Chloe peered up into his face. "You're starting to look pale."
 

"Yeah…well news of her being nearby is what set off the attack earlier today."
 

"Seriously?" Chloe smiled. "You're that afraid of her?"

"Remember when I told you just now about there were a lot of accidents in that last haunted house that revolved around me? Well, after the plunge into the well that landed me in the hospital for a few weeks, Margo told me the police had gone through the house and found a lot of tampering. And those stairs had been sawed through."
 

"Oh hell…that could have killed you. Or anyone that stepped on them."
 

He made sure his breathing remained calm and he didn't panic. It was when he panicked about what had happened that he triggered an attack. But just to be sure, he pulled his inhaler out and had it in his hand. "Most of the things in a haunted house work on pressure plates and motion sensors. And I always had a map with me that told me where those traps were, and each display was named something. Like…laughing ghost, flying zombie, popping ripper, you know. So I would know which of my tricks was where in the house. But those tricks started doing things they weren't supposed to do."
 

"Like what?"
 

"The first thing that happened after I started sleeping there was the ghost audio kept switching on during the night. It would wake me up and I'd go turn it off. The third time it came on the popping zombie came at me as I turned the corner. Knocked me into the wall because I was standing too close. Tricks wired to frighten visitors are on different circuits than the normal power usage in the house. Having the separate makes it less likely to blow a fuse or shut down the basic lights. Before I went to bed, I always made sure that switch was off."
 

"Were you hurt?"
 

"I cut my head when I hit the door frame. And you know head wounds bleed like nothing else. Luckily I wasn't the only one in the house. Dennis was there with his wife and we managed to shut it down again before I had to get stitches. But the next night a different trick went off. Just the audio." He shifted and leaned against the refrigerator. "Dennis went to check it out and turned it off. Three times. On the fourth time I decided to check the breaker, but it was off. On my way back up the stairs the hall ghost shut on. I walked right into it—or I should say I stepped into the hole."
 

"What?"

"The ghost was rigged to come out of the floor. It was little more than gauze and window shear material painted with florescent paint and lights come on.

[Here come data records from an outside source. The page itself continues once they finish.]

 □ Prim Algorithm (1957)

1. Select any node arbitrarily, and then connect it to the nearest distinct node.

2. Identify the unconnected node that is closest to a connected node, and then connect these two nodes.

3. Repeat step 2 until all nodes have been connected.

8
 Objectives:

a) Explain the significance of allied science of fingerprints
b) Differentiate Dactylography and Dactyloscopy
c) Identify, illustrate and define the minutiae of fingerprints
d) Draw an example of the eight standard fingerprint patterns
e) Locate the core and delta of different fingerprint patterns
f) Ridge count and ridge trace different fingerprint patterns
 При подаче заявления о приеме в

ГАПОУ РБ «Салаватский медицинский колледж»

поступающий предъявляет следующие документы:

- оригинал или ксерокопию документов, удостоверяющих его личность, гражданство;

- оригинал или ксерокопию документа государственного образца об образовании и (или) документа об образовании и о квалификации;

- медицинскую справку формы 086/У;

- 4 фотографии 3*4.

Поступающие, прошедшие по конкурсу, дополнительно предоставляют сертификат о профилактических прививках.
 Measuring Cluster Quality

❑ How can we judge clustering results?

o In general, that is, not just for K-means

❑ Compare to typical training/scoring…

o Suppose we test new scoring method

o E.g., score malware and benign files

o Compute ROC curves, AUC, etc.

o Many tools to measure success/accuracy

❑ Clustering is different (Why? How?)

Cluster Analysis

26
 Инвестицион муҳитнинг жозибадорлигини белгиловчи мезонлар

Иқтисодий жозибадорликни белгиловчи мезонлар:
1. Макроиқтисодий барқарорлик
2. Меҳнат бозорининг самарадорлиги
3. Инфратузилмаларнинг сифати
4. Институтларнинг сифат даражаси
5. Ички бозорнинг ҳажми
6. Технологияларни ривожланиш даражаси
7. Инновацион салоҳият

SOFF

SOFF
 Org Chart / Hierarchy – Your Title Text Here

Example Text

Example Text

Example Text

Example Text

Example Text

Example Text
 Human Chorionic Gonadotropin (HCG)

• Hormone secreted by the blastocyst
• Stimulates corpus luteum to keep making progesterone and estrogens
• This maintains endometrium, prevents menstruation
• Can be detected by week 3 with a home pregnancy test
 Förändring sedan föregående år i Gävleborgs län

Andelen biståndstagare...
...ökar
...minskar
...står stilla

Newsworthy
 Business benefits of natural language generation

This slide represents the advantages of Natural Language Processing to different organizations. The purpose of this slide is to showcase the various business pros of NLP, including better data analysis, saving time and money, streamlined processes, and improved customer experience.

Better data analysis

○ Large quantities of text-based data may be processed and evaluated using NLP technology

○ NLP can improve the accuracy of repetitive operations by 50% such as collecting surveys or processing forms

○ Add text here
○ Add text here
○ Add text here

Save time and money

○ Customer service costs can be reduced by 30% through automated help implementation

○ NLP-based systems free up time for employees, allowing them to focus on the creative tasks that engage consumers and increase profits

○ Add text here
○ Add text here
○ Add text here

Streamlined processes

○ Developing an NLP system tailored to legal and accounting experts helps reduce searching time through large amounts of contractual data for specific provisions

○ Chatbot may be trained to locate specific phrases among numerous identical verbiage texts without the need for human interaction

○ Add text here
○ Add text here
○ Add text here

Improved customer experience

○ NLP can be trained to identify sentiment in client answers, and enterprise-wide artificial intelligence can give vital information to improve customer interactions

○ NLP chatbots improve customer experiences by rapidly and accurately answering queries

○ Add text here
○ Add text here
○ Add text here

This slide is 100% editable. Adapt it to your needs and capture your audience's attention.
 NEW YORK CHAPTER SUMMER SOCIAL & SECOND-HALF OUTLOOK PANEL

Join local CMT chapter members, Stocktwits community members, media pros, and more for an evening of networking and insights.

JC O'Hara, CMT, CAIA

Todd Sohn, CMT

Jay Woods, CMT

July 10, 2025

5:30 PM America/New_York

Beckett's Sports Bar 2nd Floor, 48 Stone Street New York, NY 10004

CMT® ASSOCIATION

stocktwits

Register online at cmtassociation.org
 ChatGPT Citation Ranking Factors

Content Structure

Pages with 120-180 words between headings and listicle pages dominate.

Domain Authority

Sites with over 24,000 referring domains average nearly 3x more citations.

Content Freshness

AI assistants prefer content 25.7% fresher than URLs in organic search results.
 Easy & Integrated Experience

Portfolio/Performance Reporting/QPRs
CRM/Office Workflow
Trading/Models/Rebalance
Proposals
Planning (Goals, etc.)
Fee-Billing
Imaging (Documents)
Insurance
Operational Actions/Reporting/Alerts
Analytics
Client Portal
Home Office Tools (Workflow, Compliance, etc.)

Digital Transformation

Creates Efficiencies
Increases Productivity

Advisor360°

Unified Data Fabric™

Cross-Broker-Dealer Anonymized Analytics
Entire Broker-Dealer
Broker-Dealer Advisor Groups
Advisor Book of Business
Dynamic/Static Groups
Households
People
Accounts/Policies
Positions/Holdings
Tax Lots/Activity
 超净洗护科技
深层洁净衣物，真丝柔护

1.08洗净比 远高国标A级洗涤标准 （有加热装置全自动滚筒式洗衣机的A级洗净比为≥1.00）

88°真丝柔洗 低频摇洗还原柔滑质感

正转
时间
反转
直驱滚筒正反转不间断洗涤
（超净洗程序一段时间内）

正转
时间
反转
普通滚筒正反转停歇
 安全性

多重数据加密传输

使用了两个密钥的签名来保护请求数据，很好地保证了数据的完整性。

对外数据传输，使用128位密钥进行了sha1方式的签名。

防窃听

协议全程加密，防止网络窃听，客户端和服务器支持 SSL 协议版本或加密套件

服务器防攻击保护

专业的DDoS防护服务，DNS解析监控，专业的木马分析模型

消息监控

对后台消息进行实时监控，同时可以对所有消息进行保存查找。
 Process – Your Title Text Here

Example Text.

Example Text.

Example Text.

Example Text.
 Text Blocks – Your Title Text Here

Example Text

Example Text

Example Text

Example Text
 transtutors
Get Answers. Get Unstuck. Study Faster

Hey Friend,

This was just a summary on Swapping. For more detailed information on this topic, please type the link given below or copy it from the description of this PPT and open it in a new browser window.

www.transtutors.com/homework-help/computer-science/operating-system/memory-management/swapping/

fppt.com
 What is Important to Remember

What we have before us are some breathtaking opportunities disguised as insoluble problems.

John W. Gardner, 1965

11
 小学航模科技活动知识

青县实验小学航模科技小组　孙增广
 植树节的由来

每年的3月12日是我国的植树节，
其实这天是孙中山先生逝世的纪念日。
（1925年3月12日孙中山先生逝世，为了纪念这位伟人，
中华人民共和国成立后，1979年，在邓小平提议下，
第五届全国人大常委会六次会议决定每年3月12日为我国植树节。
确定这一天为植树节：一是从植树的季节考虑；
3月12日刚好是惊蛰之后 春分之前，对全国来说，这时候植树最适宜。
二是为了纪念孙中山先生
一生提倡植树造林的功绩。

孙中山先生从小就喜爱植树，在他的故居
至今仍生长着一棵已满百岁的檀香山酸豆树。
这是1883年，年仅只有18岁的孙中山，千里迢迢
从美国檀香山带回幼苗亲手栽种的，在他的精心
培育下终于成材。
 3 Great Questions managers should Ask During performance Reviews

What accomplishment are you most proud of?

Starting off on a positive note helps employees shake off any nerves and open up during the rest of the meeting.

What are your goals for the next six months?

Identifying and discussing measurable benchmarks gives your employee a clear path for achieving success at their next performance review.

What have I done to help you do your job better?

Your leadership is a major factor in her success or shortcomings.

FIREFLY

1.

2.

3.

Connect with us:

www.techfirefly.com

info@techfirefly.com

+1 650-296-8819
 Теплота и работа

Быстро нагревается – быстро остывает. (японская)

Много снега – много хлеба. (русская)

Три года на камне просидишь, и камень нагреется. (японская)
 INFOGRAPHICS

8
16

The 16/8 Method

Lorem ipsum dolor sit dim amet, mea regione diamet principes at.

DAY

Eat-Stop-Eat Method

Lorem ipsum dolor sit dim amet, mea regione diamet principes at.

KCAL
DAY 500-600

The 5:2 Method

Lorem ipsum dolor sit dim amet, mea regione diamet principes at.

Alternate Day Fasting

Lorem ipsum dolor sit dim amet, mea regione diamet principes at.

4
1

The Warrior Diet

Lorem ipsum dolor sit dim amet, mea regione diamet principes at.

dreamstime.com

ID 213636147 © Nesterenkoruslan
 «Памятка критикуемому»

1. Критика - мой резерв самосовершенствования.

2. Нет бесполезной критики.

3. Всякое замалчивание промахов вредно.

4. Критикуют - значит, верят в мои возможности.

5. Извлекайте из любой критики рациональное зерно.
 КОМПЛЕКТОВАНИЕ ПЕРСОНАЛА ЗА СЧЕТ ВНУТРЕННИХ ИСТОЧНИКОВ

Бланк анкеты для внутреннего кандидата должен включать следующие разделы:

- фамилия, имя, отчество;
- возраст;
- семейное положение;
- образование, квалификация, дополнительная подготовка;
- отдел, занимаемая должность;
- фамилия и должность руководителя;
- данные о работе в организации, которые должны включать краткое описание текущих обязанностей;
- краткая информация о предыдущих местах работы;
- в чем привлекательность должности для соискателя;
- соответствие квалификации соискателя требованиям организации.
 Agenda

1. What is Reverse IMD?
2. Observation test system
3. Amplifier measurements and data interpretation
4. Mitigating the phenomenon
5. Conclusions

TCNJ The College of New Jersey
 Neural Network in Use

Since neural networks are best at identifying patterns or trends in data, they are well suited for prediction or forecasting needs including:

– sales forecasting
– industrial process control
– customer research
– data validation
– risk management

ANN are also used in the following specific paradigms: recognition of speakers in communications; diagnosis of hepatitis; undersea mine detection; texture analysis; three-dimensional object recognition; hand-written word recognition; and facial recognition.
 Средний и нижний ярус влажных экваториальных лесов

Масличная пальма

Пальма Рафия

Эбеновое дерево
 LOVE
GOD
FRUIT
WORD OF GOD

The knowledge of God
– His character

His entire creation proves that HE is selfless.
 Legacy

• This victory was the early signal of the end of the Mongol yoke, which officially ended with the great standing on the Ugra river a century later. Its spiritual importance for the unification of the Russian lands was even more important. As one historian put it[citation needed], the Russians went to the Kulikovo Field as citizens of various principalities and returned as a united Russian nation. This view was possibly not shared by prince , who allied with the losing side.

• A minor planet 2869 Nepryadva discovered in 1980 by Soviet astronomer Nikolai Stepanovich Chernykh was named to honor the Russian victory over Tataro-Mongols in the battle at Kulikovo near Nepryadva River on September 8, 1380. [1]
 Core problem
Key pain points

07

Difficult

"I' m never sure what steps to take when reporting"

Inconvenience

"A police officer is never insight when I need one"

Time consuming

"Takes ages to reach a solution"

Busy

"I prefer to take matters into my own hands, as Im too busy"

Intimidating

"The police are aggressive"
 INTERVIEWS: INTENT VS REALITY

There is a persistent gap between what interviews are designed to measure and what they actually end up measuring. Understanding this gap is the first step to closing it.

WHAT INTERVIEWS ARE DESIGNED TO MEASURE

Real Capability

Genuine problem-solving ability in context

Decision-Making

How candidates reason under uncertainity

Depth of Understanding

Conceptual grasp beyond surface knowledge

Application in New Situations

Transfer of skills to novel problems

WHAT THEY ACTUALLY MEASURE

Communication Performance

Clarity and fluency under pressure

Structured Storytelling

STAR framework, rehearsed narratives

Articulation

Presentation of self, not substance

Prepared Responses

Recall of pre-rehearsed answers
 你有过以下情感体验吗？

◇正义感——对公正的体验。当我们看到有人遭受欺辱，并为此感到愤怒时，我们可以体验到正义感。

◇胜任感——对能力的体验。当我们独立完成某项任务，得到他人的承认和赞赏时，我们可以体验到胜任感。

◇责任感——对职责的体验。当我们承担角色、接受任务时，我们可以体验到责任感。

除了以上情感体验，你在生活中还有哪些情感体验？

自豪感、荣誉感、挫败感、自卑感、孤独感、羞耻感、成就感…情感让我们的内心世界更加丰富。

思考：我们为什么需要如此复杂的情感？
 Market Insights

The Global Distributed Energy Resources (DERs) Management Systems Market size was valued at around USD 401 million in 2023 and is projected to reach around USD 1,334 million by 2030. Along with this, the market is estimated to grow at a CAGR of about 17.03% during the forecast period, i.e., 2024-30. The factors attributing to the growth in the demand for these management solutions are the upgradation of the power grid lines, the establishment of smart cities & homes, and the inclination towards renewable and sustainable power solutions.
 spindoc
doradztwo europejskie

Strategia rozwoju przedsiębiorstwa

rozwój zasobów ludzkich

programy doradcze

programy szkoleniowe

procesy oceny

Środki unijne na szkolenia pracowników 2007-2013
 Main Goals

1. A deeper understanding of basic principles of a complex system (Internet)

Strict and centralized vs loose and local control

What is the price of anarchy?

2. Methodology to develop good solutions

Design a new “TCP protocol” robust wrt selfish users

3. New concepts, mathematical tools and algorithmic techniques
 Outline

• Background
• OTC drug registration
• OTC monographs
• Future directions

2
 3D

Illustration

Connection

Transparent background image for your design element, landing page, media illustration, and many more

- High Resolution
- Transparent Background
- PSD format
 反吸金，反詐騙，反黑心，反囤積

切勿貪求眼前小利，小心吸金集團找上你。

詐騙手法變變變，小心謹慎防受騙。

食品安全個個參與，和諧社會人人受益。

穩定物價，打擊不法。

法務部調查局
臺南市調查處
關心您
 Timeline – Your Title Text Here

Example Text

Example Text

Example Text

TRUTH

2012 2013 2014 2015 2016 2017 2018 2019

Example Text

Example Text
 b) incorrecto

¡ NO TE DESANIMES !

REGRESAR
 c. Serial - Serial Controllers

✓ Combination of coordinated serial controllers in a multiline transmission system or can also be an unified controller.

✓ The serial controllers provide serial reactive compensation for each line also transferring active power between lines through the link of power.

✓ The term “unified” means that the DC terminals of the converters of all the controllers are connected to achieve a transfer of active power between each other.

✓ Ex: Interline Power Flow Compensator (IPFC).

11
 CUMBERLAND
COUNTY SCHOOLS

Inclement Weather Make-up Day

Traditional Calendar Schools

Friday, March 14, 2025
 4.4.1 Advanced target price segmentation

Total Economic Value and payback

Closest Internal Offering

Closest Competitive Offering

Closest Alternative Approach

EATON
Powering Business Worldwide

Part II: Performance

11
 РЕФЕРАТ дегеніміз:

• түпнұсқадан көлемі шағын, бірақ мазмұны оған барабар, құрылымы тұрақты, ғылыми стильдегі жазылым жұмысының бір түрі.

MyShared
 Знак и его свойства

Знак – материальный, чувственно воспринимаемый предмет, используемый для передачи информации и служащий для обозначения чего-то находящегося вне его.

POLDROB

The pressure plates were on the other side of the trap door so that when it came up they would stop and then be steered by the guide to the left. I was behind it and it went off in the dark and fell through. Broke my arm and cracked my head again. That time I ended up in the hospital for a few days. Dennis and his wife did a bit of investigation and found several of the tricks had been rewired, the pressure plates and sensors moved. They found one of Sarah's old baseball caps in the trap I fell into. And her fingerprints were also found on the mechanics. They found the saw used to cut the basement stair supports."